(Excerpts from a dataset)
···
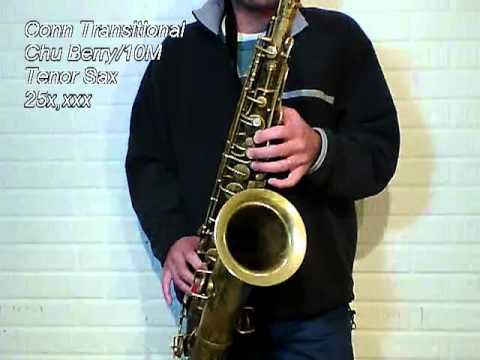 Conn Transitional Chu Berry-10M Tenor Sax 25x,xxx.mp4
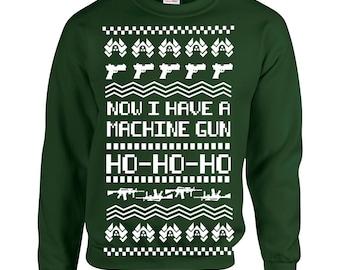NOW I HAVE A MACHINE GUN HO HO HO SWEATSHIRT JH030 DIE HARD CHRISTMAS JUMPER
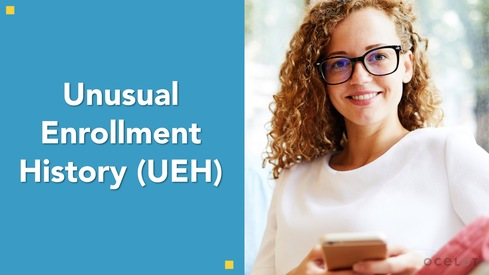 Unusual Enrollment History (UEH)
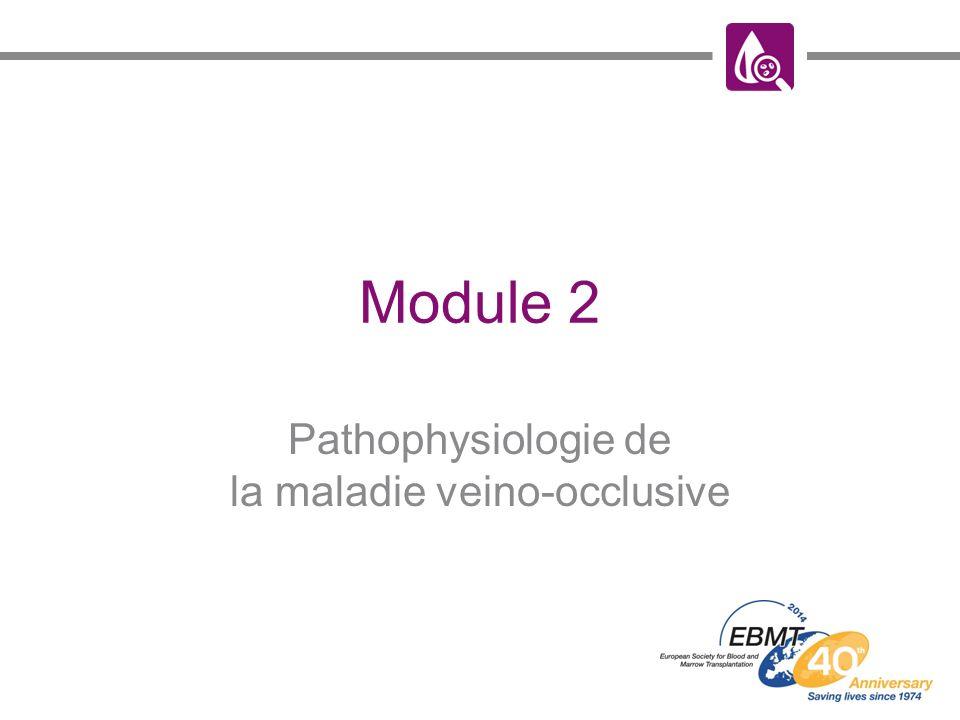 Objectifs pédagogiques Connaître la cause de la MVO Connaître la séquence des étapes de la pathophysiologie de la MVO Reconnaître le critère dévaluation pathophysiologique de la MVO MVO, maladie veino-occlusive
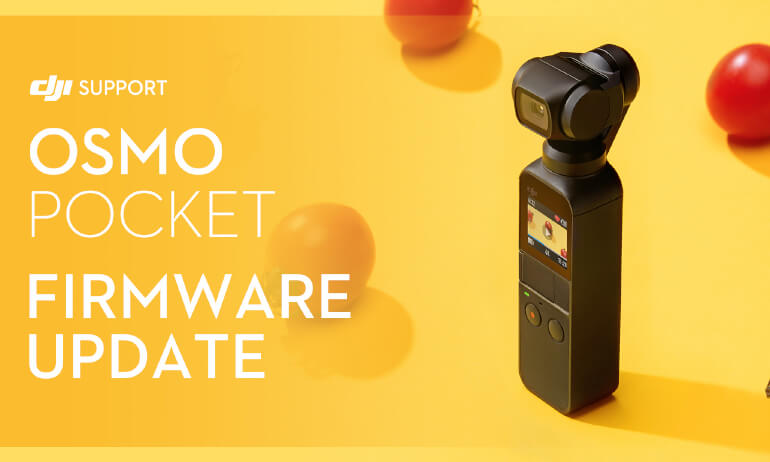 DJI - Osmo Pocket - Firmware Update
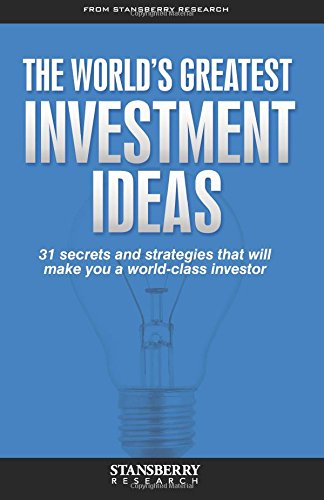 The World's Greatest Investment Ideas: 31 secrets and strategies that will make you a world-class investor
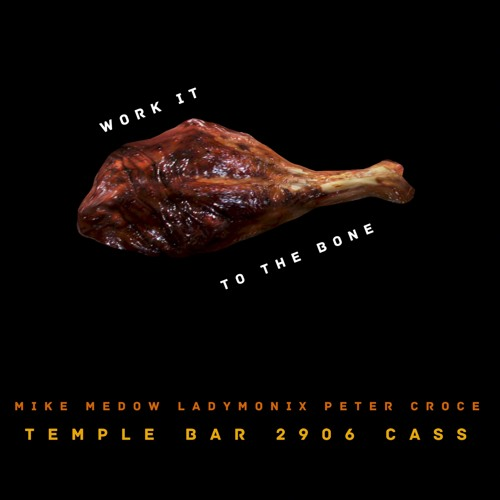 LADYMONIX / WORK IT TO THE BONE / TEMPLE BAR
···
Aim of the exercise » After locating the line with "The World's Greatest", transcribe it and the rest of the data above exactly as written, without any picture.

Exercise result »
 The World's Greatest Investment Ideas: 31 secrets and strategies that will make you a world-class investor
 LADYMONIX / WORK IT TO THE BONE / TEMPLE BAR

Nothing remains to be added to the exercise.